Internal Code: 1GIIJ
R Studio Report Writing Assignment:
Task:
Overview
The goal of this assignment is simple.
You must determine if one of the body measurements fits a normal distribution. To do this, you are going to use the “Body” Dataset(bdims.csv) which is located under Assignment 2.
Body Measurements Dataset Description
Body girth measurements and skeletal diameter measurements, as well as age, weight, height, and gender, are given for 507 physically active individuals - 247 men and 260 women.
Data Source:Heinz G, Peterson LJ, Johnson RW, Kerk CJ. 2003. Exploring Relationships in Body Dimensions. Journal of Statistics Education 11(2).
Variables in the dataset: Nine skeletal measurements (diameter measurements) and twelve girth (or circumference) measurements, as well as age, weight, height, and gender, are available in this dataset. Variable names and short descriptions are given below:
- bia.di: Respondent's biacromial diameter in centimeters.
- bii.di: Respondent's biiliac diameter (pelvic breadth) in centimeters.
- bit.di: Respondent's bitrochanteric diameter in centimeters.
- che.de: Respondent's chest depth in centimeters, measured between spine and sternum at nipple level, mid-expiration.
- che.di: Respondent's chest diameter in centimeters, measured at nipple level, mid-expiration.
- elb.di: Respondent's elbow diameter in centimeters, measured as sum of two elbows.
- wri.di: Respondent's wrist diameter in centimeters, measured as sum of two wrists.
- kne.di: Respondent's knee diameter in centimeters, measured as sum of two knees.
- ank.di: Respondent's ankle diameter in centimeters, measured as sum of two ankles.
- sho.gi: Respondent's shoulder girth in centimeters, measured over deltoid muscles.
- che.gi: Respondent's chest girth in centimeters, measured at nipple line in males and just above breast tissue in females, mid-expiration.
- wai.gi: Respondent's waist girth in centimeters, measured at the narrowest part of torso below the rib cage as average of contracted and relaxed position.
- nav.gi: Respondent's navel (abdominal) girth in centimeters, measured at umbilicus and iliac crest using iliac crest as a landmark.
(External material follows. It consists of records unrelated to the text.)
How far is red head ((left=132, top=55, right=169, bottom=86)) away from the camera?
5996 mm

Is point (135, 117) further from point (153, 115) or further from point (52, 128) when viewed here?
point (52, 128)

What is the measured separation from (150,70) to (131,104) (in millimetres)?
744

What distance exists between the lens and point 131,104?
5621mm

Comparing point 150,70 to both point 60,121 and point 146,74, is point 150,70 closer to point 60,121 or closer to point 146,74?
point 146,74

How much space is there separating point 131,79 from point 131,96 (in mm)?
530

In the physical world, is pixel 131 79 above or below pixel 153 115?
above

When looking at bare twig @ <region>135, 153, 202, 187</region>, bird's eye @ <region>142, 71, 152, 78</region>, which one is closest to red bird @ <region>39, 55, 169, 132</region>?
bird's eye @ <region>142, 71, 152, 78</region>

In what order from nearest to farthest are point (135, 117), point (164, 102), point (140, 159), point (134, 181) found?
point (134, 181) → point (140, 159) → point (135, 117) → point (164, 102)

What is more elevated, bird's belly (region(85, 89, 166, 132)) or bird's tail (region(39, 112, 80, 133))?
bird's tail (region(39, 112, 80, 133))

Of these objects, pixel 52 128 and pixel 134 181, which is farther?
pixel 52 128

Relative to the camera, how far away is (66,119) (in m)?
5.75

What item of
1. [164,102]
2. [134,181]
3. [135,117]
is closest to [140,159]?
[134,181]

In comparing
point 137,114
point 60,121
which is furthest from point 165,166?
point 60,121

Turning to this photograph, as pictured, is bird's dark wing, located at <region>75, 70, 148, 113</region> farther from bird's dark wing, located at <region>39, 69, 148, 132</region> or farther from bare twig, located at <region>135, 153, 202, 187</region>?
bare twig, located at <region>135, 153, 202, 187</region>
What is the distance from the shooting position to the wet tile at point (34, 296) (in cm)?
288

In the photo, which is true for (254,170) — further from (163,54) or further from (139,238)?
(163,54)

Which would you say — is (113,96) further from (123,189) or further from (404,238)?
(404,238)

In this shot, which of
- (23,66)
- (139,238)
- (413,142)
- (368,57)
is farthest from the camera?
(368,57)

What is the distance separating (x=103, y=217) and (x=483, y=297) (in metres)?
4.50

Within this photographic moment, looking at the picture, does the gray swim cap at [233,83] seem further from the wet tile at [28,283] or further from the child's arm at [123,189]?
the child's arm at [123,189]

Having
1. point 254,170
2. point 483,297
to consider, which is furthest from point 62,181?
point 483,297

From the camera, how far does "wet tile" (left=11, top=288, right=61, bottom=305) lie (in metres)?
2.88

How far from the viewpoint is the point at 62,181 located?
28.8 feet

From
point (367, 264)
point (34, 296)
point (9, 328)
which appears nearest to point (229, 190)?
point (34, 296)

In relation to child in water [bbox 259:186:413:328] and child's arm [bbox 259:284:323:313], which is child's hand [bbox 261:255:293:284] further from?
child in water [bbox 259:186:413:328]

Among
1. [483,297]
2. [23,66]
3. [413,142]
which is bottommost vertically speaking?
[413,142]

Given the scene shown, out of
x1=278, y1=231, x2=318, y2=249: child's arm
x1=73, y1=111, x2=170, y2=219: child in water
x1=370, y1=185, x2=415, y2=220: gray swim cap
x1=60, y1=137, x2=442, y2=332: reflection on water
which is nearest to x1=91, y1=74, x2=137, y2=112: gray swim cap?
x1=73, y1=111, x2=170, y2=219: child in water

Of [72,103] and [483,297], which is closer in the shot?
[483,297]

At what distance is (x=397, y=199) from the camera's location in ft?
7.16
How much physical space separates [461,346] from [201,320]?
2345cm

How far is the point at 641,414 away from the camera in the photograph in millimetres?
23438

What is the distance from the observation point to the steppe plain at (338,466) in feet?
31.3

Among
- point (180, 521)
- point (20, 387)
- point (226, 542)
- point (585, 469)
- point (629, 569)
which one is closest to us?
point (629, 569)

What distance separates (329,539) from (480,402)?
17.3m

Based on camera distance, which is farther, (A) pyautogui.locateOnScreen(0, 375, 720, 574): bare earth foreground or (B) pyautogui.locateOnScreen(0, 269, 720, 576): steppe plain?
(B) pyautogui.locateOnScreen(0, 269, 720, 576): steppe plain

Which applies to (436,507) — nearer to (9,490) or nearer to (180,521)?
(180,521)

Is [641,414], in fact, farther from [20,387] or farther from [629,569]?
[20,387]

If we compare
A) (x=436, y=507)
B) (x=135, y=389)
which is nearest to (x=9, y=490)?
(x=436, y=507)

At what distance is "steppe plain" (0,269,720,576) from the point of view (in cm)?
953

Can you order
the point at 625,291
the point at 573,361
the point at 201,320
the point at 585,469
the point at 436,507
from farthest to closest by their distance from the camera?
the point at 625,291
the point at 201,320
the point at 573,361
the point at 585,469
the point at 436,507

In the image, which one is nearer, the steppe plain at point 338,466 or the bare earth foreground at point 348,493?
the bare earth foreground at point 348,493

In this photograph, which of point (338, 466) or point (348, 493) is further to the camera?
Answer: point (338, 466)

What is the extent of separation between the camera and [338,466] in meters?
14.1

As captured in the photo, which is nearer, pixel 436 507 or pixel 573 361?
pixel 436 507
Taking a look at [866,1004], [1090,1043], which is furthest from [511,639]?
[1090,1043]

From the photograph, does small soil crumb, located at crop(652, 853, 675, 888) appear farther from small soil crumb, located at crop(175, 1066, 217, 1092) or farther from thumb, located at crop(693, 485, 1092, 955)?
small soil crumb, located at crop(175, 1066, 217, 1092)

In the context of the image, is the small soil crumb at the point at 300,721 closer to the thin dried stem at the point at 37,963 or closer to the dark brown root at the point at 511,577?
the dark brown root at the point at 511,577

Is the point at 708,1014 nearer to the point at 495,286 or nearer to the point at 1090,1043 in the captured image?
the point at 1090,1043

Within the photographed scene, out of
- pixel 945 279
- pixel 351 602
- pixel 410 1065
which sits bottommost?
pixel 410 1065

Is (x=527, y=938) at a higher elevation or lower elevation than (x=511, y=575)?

- hip.gi: Respondent's hip girth in centimeters, measured at at level of bitrochanteric diameter.
- thi.gi: Respondent's thigh girth in centimeters, measured below gluteal fold as the average of right and left girths.
- bic.gi: Respondent's bicep girth in centimeters, measured when flexed as the average of right and left girths.
- for.gi: Respondent's forearm girth in centimeters, measured when extended, palm up as the average of right and left girths.
- kne.gi: Respondent's knee diameter in centimeters, measured as the sum of two knees.
- cal.gi: Respondent's calf maximum girth in centimeters, measured as the average of right and left girths.
- ank.gi: Respondent's ankle minimum girth in centimeters, measured as the average of right and left girths.
- wri.gi: Respondent's wrist minimum girth in centimeters, measured as the average of right and left girths.
- age: Respondent's age in years.
- wgt: Respondent's weight in kilograms.
- hgt: Respondent's height in centimeters.
- sex: Respondent’s gender, 1 if the respondent is male, 0 if female.
Assignment Instructions
1- You are required to select
ONLY ONE MEASUREMENT from the dataset for this investigation. You must decide which measurement to deal with. You don’t need to include all variables.
2- Since males and females tend to have different body dimensions, you are required to investigate the normality assumption of the selected variable
separately in men and women. Let’s say that you selected biacromial diameter measurement as a variable of interest. Then you should investigate if this measurement fits a normal distribution in men and in women separately. Keep in mind that there will be some cases in which men’s distribution may fit a normal distribution where else female's distribution may not fit a normal distribution, or vice a versa.
3-You need to import this dataset into RStudio and tidy it up (e.g., you may need to define the variable sex as a factor and define labels for it) using R functions.
4- You need to give summary statistics (i.e., mean, median, standard deviation, first and third quartile, interquartile range, minimum and maximum values) for your variable of interest separately in men and in women using R functions.
5- Then you will use R to summarise the empirical distribution of body measurement separately in men and women and compare it to a normal distribution. You need to do this visually by plotting the histogram with normal distribution overlay.
6- You will end by discussing the extent to how your theoretical normal distribution fits the empirical data and make recommendations regarding the modeling of this body measurement.